There comes a point in every marriage where your husband walks up to you and asks how would you feel about living on a narrowboat my little sausage.
Oh, they generally don’t, you say? Must just me and my James then.
Here we are regardless, on a boat! Being either naïve, stupid or both, I said yes in a heartbeat. The winter months in Mazamet are incredibly calm; when it gets cold and grey, everything slows down. In fact, the colder it gets, more sluggish it is, up to a point where even the never-tiring labour of atoms comes to a halt and everything we love and cherish will cease to exist. Wait – I might have accidentally described you the absolute freezing point, but I hope you catch my drift. Winter is not the best season by the Montagne Noire. So, to cut a long story short, as James works in the UK anyway, I thought I might as well join him on the Kindred Spirit with our little pupper Rusty.
The house will wait patiently for our return in the spring.
As narrowboats come, The West Riding Kindred Spirit is a pretty typical one; basically, a floating one-bedroom apartment clad in wood – with a kick-ass log burner. Once you get used to the narrowness of it, the boat is more comfortable than many flats I have lived in; it is bigger than my first apartment and far more comfortable. Our unusual accommodation does not feel like a compromise either. The lounge is nice and cosy, and so is the snuck bedroom with a double bed and a wardrobe. Our galley is roughly the same size as our kitchen chez nous, but with the added convenience of fitted cabinetry, a gas hob and an oven. The bathroom too boasts all the modern conveniences including a generously sized shower and a fixed cassette toilet. We a reliant on our mooring for electricity as well as water, but when chucking down the canal system, a handy set of leisure batteries keep us powered up. The regular maintenance includes emptying the toilet around once a week, keeping us stocked in gas, wood and coal and filling up the boats water tank when needed.
Kindred Spirit, currently leased to us, was built by its current owner, an electrical engineer with his dad who’s a carpenter – and the expertise shows. Every nook and cranny of the boat has been beautifully crafted and finished with real wood. Storage has been well thought out too, and there’s enough of it. Only thing I am missing at all is a fixed dining area, but a foldable table is not bad either. The layout of the boat is pretty straight forward: first up there is the lounge and the kitchen, followed by the bathroom, our bedroom and finally some storage space in the engine room at the back of the boat. I personally like how they have divided the public living space from your private bedroom- and storage space by placing the loo between the two. So far, we have had one quest staying with us, on our handy sofa bed in the lounge, and the separation of space worked really well for us and the dog.
And speaking of dogs - Rusty the dog, who has his bed set up right by the fire, has settled in well, although there has been one of two Houdini-acts performed while I was out on errands. It is tricky to say whether he dislikes staying on the boat on his own, or if he would great-escape his way out from our usual residence as well if the door wasn’t so secure. Once on board with us, though, he is as relaxed as ever. Equally importantly, we have settled in well, too. Neither James or I have never lived on a boat before and leasing Kindred Spirit has felt right from the start. We both love the wood burner most; fiddling with the fire is incredibly relaxing.

(Excerpts from the dataset)
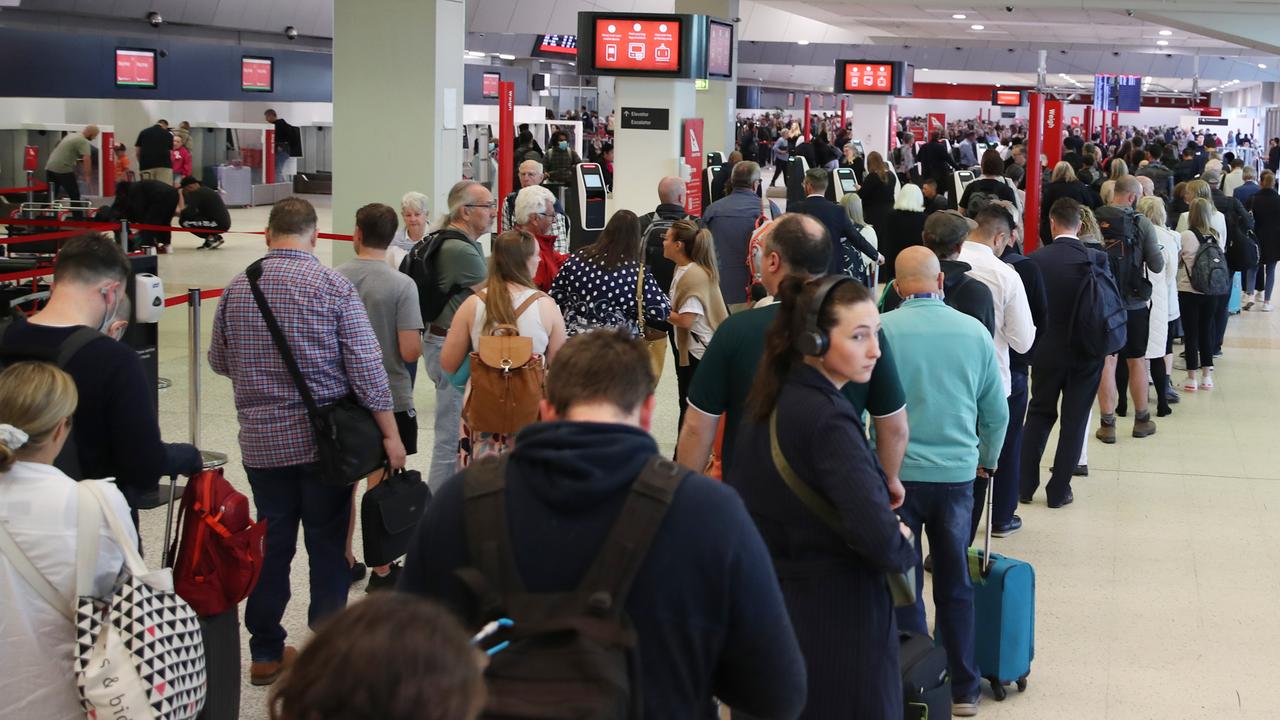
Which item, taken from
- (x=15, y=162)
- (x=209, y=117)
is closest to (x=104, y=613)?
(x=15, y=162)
---
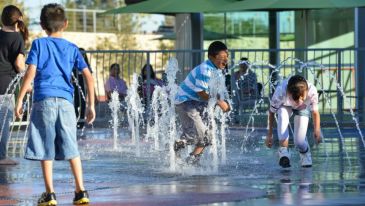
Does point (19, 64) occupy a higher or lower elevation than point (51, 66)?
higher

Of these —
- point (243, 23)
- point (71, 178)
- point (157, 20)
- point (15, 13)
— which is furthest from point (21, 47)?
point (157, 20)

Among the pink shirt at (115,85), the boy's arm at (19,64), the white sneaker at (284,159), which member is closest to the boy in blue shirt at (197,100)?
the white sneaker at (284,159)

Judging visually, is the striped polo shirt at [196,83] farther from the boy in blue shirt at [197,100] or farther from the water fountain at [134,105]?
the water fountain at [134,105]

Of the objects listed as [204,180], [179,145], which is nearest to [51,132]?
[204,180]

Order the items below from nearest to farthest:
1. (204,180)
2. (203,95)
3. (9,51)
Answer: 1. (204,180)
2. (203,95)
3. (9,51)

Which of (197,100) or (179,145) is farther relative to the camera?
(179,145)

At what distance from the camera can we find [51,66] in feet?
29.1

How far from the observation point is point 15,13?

### What is needed
Continue the account of living on the narrowboat Kindred Spirit, picking up after its last paragraph. The items play no part in what you need to do.

### Response to this exercise
Altogether, this feels like a great alternative to renting a flat, especially considering the price of renting in England. The biggest bonus is of course that unlike an apartment, it is not tied to a specific location. Let’s say James’ work moves to London next month – we can move the boat with it. It has always been a big stressor for the self-employed folks like him and I, the need to relocate ourselves where ever the work may be at a moments notice, when the standard rental period is 9 months. The UK’s extensive canal network and the ability to chug our home anywhere on it is a huge benefit.
Other important aspects of the boat life I have embraced so far, and I am trying really hard not to get too preachy here, are not just economical but ecological. Needing to be aware of our usage of energy from seeing we have enough gas or logs and making sure the electricity meter is topped up, makes me almost instinctively scaling down our consumption. Also, as the space, storage space in particular is at a premium, you think twice about bringing in more stuff – often realising you can happily do without certain objects and things altogether. The times I do use up a lot of energy around the house, when cooking for instance, I actively try to go with as little gas as possible. In practise this means keeping the kettle on the log-burner rather than firing up the gas every time I want a cuppa or slow cooking stew on it rather than roasting the meat in the oven. Having our food cooking on the residual heat of the wood stove is incredibly satisfying. And did I mention, you can toast crumpets on it too!
Don’t get me wrong, I will stay a material girl ‘till the day I die, but who really needs to acquire every new book/film/gismo that is available to buy? No doubt this newly found self-awareness of my habits as a consumer will extend to my life in France and have an impact on the things I purchase rather than borrow, store rather than sling. It is easy to advocate a life without luxuries when you have a nice house full of nice stuff waiting for you in France, but there we go. As the alternative would have been renting another house or a flat, I think we have done pretty well.